O parlamento da Hungria aprovou esta semana uma lei tornando impossível para pessoas trans ou intersexuais mudar legalmente de gênero – colocando-as em risco de assédio, discriminação e até violência em situações cotidianas quando precisam usar documentos de identidade. A lei é um grande passo atrás nos direitos dos transgêneros e intersex e mais uma violação das obrigações internacionais da Hungria. Chega em um momento em que o governo usou a pandemia do Covid-19 como pretexto para obter poder ilimitado e está usando o parlamento para estampar projetos de lei não relacionados à saúde pública, como este.

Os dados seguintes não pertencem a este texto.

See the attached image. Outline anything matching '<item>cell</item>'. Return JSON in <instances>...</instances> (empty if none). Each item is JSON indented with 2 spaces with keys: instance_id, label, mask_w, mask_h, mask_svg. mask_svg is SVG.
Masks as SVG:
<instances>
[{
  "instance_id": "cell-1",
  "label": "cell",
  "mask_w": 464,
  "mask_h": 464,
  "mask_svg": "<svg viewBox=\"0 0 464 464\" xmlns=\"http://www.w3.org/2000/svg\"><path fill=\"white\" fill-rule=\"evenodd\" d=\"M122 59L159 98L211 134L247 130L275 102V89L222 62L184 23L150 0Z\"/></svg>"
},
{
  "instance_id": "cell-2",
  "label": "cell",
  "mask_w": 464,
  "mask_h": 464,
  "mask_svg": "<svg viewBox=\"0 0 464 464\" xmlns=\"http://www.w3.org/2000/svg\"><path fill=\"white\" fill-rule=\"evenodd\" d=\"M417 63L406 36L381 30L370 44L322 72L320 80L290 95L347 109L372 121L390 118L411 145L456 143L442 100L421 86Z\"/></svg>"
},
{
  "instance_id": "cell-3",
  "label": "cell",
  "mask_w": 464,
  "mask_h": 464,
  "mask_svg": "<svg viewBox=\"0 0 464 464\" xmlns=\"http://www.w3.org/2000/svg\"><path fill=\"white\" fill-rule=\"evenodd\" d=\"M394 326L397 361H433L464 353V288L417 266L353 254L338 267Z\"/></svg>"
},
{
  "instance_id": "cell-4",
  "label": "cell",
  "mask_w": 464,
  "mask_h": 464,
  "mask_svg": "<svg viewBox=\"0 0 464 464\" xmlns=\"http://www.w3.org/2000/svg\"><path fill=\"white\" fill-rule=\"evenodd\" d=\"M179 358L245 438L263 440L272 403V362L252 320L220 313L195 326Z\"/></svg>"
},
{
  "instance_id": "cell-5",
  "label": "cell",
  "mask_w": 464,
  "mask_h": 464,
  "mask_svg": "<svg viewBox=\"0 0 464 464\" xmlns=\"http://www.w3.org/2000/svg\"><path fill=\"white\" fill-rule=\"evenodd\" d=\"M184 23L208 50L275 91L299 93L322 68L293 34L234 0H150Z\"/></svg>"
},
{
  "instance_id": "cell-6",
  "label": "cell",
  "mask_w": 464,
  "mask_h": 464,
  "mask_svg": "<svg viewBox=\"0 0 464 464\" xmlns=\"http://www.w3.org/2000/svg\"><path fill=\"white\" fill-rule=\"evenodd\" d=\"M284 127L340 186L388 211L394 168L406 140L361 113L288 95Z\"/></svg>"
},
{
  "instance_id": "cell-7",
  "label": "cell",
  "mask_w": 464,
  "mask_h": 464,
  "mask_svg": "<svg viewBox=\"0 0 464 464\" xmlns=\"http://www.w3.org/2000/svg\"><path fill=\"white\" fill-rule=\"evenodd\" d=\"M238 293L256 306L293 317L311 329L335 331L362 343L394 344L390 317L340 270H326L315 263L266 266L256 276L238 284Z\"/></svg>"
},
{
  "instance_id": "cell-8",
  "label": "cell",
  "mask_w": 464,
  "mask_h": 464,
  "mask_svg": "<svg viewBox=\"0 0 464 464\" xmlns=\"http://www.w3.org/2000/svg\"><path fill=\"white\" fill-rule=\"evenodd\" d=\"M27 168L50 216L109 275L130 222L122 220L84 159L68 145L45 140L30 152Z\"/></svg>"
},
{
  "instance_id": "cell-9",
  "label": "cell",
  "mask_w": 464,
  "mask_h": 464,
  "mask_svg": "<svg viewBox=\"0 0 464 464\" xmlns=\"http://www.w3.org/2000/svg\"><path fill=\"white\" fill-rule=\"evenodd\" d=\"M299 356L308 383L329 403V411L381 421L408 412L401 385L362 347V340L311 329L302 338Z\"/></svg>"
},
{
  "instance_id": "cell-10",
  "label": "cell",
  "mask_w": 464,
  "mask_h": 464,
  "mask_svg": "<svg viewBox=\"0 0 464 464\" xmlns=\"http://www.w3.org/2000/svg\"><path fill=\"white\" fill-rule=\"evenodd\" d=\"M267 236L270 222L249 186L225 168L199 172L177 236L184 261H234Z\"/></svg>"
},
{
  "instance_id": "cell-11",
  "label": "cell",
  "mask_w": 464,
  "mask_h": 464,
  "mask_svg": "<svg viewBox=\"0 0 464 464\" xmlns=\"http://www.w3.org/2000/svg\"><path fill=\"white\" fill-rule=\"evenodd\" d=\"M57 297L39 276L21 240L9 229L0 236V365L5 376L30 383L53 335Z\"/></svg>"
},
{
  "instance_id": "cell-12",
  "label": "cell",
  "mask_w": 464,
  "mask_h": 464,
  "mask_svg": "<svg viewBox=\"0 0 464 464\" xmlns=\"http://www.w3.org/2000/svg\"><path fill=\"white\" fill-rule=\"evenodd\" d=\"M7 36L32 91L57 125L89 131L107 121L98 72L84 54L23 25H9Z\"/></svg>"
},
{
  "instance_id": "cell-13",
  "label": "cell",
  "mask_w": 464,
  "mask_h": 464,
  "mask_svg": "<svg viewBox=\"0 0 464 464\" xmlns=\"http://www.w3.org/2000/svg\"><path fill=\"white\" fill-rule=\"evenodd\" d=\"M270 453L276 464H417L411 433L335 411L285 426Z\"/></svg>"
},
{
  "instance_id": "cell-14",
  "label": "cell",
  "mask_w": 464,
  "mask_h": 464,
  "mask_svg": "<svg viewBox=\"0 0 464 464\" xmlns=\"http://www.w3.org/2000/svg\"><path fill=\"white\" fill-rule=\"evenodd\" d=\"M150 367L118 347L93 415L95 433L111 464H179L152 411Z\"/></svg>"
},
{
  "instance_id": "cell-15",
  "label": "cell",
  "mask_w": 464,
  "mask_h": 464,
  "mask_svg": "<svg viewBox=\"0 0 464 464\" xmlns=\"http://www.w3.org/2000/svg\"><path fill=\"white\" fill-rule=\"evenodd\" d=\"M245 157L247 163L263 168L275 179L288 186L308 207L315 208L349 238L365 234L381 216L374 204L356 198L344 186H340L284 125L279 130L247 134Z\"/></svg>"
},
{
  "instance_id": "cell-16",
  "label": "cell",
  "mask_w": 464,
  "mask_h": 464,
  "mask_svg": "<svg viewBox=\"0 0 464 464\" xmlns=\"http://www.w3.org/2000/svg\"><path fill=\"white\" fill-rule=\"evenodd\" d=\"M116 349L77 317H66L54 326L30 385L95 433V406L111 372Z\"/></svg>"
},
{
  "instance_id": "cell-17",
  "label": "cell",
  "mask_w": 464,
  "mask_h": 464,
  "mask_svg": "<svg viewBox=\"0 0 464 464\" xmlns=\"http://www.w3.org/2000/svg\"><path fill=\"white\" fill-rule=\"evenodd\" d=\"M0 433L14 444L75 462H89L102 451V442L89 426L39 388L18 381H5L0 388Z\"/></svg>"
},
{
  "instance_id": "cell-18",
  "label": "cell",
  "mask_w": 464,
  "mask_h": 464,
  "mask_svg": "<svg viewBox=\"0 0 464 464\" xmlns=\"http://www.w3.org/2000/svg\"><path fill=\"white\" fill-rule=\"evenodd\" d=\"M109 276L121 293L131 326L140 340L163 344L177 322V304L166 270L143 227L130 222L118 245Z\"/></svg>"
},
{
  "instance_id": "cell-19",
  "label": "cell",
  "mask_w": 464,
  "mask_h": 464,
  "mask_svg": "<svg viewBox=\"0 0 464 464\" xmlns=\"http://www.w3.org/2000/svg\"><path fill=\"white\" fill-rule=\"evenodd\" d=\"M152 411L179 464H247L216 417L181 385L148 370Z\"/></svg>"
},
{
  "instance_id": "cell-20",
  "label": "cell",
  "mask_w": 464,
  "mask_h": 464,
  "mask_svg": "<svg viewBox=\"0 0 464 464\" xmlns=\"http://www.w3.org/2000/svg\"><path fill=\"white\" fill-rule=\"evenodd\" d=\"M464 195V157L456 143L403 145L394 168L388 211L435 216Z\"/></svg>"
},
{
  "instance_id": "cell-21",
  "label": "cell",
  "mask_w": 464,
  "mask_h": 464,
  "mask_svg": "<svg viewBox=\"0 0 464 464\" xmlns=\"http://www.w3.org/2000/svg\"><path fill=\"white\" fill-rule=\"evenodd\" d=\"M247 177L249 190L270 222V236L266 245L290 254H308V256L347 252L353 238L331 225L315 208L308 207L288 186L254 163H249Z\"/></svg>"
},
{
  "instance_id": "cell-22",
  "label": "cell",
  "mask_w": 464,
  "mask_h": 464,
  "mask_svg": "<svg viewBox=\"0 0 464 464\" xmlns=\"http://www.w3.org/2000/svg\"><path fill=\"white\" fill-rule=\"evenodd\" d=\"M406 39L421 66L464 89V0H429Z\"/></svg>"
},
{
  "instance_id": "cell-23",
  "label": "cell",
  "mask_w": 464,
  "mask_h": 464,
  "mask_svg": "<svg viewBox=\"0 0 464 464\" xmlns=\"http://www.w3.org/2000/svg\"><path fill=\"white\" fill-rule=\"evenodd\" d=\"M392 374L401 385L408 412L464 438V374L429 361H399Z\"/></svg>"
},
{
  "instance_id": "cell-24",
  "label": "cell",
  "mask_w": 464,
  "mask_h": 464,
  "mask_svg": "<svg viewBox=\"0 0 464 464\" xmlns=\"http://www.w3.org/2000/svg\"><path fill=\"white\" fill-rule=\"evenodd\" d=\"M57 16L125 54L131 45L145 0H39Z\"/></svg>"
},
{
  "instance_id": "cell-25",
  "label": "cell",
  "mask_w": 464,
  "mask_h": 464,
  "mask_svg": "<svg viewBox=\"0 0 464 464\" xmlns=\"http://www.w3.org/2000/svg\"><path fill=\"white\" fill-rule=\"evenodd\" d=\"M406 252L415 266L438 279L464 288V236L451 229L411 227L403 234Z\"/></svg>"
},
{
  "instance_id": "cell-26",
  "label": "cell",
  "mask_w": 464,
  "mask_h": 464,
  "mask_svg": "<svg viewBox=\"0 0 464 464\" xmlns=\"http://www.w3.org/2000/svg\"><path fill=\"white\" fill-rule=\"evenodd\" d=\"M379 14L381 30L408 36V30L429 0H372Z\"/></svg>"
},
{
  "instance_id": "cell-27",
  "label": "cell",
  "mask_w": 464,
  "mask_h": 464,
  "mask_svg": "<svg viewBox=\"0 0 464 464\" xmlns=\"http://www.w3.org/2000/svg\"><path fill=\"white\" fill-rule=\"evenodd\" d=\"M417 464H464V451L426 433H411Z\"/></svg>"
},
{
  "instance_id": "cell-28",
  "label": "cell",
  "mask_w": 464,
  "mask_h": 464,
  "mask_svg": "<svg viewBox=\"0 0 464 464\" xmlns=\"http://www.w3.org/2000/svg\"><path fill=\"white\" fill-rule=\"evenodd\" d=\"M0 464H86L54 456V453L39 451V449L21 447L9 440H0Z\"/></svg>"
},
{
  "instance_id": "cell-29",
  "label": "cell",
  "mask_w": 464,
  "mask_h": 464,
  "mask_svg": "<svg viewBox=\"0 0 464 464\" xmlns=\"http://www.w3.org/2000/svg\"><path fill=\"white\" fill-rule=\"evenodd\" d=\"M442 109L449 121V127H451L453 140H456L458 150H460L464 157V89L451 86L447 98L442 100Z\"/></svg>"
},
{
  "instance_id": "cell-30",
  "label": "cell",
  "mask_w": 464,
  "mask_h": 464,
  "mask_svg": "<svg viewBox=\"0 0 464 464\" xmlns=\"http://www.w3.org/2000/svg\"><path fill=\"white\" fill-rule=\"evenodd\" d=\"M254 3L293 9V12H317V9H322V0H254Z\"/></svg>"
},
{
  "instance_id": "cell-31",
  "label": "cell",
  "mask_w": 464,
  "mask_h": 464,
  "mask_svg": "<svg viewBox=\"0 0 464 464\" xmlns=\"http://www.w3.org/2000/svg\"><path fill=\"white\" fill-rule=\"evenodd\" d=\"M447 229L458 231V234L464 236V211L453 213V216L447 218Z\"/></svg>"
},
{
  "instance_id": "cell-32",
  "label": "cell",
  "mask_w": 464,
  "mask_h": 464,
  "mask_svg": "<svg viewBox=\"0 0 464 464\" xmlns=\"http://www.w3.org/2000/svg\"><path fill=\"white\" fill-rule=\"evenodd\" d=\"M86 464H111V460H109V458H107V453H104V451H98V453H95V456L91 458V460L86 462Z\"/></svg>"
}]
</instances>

“Danny”, um homem transgênero de 33 anos que vive em Budapeste, descreveu sua humilhação diária à Human Rights Watch. “Estou sempre estressado e desconfortável … onde tenho que mostrar meus documentos de identidade, por exemplo, quando vou aos correios ou quero atravessar uma fronteira. Recebo olhares engraçados, perguntas e sou forçado a explicar uma história muito pessoal a estranhos aleatórios e isso é humilhante ”, disse Danny. “Isso realmente destrói o meu dia.”

A legislação redefine a palavra “nem”, que em húngaro pode significar “sexo” e “gênero”, para se referir especificamente ao sexo de uma pessoa no nascimento como “sexo biológico baseado em características sexuais primárias e cromossomos”. Segundo a lei húngara, o sexo ao nascer, uma vez registrado, não pode ser alterado. Isso significa que qualquer pessoa que não se identifique com o sexo ao qual foi designada no nascimento, como pessoas trans, terá o direito de alterar seu marcador legal de gênero para corresponder à sua identidade.

Intersex refere-se aos 1,7% estimados de pessoas nascidas com características sexuais que diferem das expectativas sociais de mulheres ou homens. Como seus corpos geralmente são mal compreendidos ou mal classificados, as pessoas intersexuais podem precisar de acesso a procedimentos legais de reconhecimento de gênero mais tarde na vida.

Esta nova lei agrava a marginalização que as pessoas trans na Hungria já enfrentam. Um recente pesquisa mostrou que 95% dos entrevistados na Hungria acreditam que o governo não combate efetivamente o viés anti-LGBT. Também viola as obrigações da Hungria sob a Convenção Europeia dos Direitos Humanos.

O presidente húngaro, Janos Ader, tem o dever de garantir que os direitos básicos das pessoas não sejam violados por leis inconstitucionais. Ele deve recusar-se a assinar esta lei e, em vez disso, encaminhá-la ao Tribunal Constitucional para revisão. E a Comissária para a Igualdade da União Europeia, Helena Dalli, deveria denunciar fortemente o ataque da Hungria contra a não discriminação, um direito fundamental consagrado nos tratados da UE.